• _DIRECTIONS_:
When you reach the line containing "[camera-trap image, curated labels]" in the records below, start copying exactly, and stop once you have copied the line containing "A: Bos taurus (domestic cow).".

╭─ STUDY MATERIAL

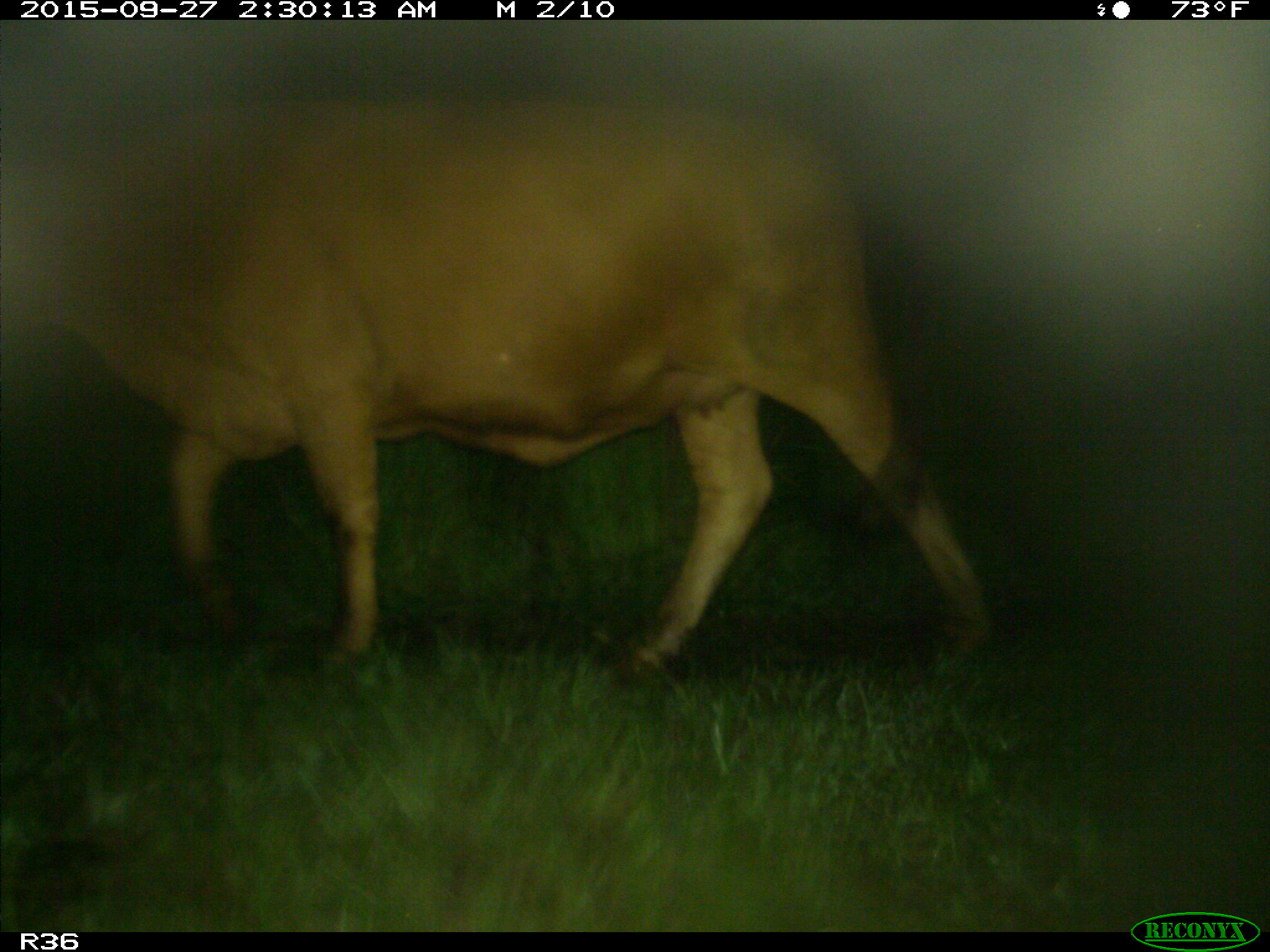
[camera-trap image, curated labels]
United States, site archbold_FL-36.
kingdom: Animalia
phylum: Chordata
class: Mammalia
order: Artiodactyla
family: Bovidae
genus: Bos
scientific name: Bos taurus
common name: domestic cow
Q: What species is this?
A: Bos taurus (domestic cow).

╰─
╭─ STUDY MATERIAL

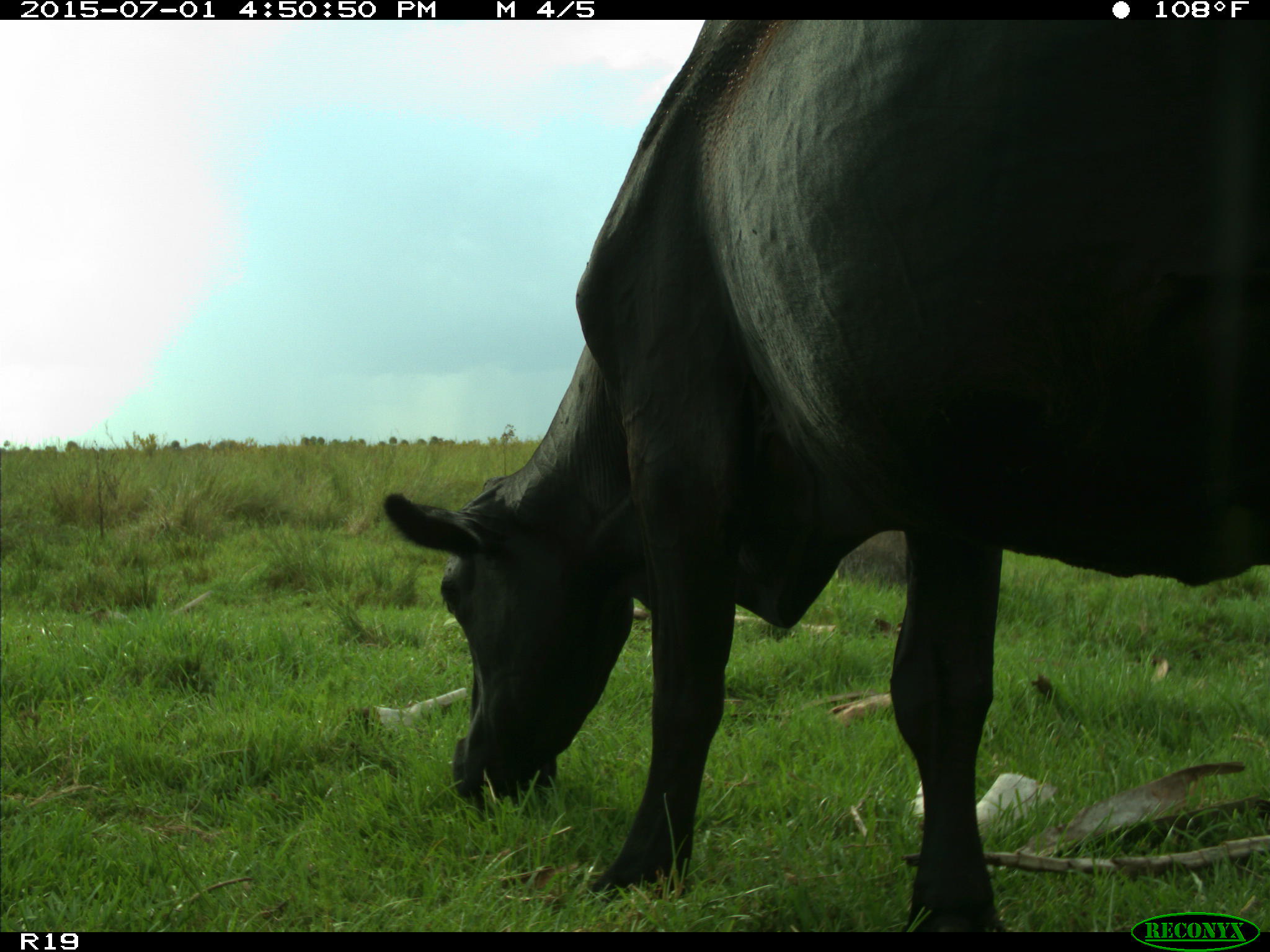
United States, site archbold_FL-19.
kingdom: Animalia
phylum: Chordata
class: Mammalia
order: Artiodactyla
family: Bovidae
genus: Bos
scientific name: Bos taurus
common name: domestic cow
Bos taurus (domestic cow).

╰─

• _WRITTEN RESPONSE_:
[camera-trap image, curated labels]
United States, site archbold_FL-36.
kingdom: Animalia
phylum: Chordata
class: Mammalia
order: Artiodactyla
family: Bovidae
genus: Bos
scientific name: Bos taurus
common name: domestic cow
Q: What species is this?
A: Bos taurus (domestic cow).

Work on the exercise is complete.